Au-delà de ce système des carrières, le DFAE offre une gamme variée de formation continue pour le personnel en Suisse et, de plus en plus, pour le personnel local dans les représentations à l'étranger. Nous avons développé toute une série de nouveaux instruments en matière de conduite et de gestion, y inclus le management de crises ou la sensibilisation aux différences culturelles.

Pour les services de carrière, nous avons également introduit une grande nouveauté au niveau du recrutement. Le DFAE offre depuis la fin de cette année un recrutement ciblé HES pour son service consulaire. Il s'adresse aux personnes qui désirent occuper des fonctions à responsabilité dans la gestion des ambassades et consulats à l'étranger. Celles- ci doivent être titulaires d'un diplôme HES d'économie et d'administration et posséder au moins deux années d'expérience professionnelle.

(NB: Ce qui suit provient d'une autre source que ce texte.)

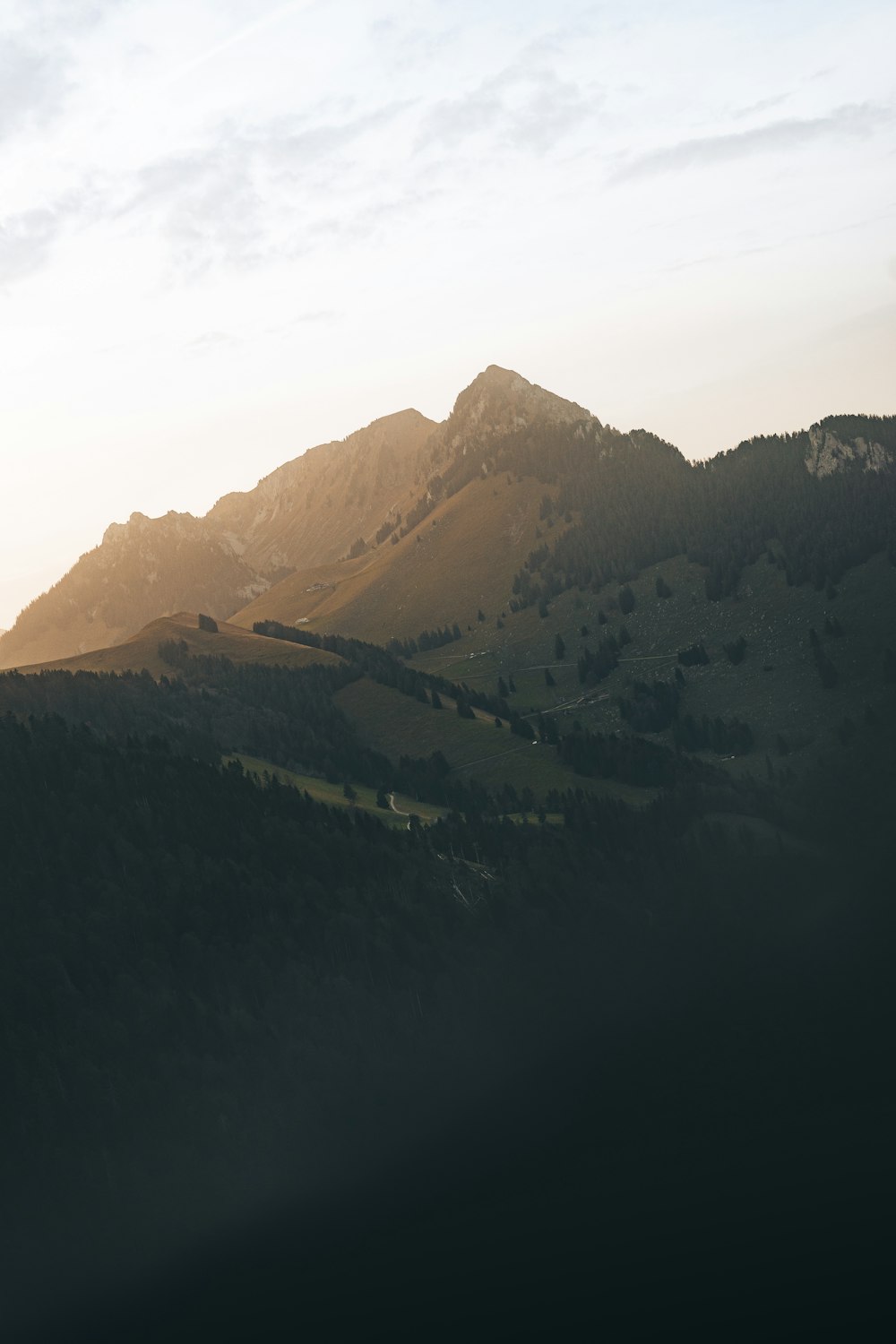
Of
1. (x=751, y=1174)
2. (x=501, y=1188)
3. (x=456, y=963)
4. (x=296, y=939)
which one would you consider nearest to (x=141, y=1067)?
(x=296, y=939)

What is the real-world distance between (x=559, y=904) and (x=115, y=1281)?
87.8 metres

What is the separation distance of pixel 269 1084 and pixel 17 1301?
1523 inches

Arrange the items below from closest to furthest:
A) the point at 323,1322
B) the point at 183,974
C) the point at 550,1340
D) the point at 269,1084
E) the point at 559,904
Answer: the point at 550,1340, the point at 323,1322, the point at 269,1084, the point at 183,974, the point at 559,904

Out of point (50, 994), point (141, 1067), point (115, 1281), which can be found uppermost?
point (50, 994)

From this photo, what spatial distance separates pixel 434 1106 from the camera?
14875 cm

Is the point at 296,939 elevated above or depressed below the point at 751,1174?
above

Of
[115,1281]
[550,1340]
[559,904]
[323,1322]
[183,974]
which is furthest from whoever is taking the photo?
[559,904]

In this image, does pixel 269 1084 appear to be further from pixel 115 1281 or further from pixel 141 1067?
pixel 115 1281

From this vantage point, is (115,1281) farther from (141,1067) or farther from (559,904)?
(559,904)

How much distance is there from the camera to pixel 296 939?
188125 millimetres

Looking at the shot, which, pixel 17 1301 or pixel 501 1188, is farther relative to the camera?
pixel 17 1301

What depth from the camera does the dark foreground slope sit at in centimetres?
9519

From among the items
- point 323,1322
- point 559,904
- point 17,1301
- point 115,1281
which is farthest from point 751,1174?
point 559,904

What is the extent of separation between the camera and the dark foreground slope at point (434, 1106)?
95.2 metres
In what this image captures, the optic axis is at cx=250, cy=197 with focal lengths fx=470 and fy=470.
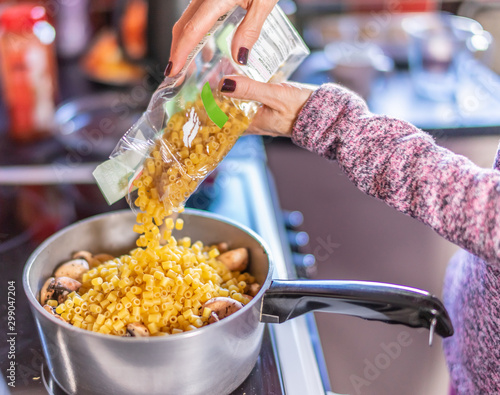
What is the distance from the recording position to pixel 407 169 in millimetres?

Nous vivons une année électorale relativement intense. Cependant la politique ne soulève pas un gros enthousiasme auprès des jeunes. Selon vous, que faudrait-il pour leur en donner le goût et pour motiver quelques vocations?
J'encourage les jeunes à participer, à voter, à dire leur opinion. Je les encourage à s'exprimer, à s'ouvrir au monde et à prendre conscience de leurs droits civiques et politiques. La création et participation à des réseaux est très importante.

En conclusion, quel message souhaitez-vous transmettre aux étudiants qui viennent de reprendre le chemin des différents capusm?
Je voudrais leur dire trois choses : « ayez des objectifs ; poursuivez-les avec constance et surtout avec beaucoup de confiance en vous.»...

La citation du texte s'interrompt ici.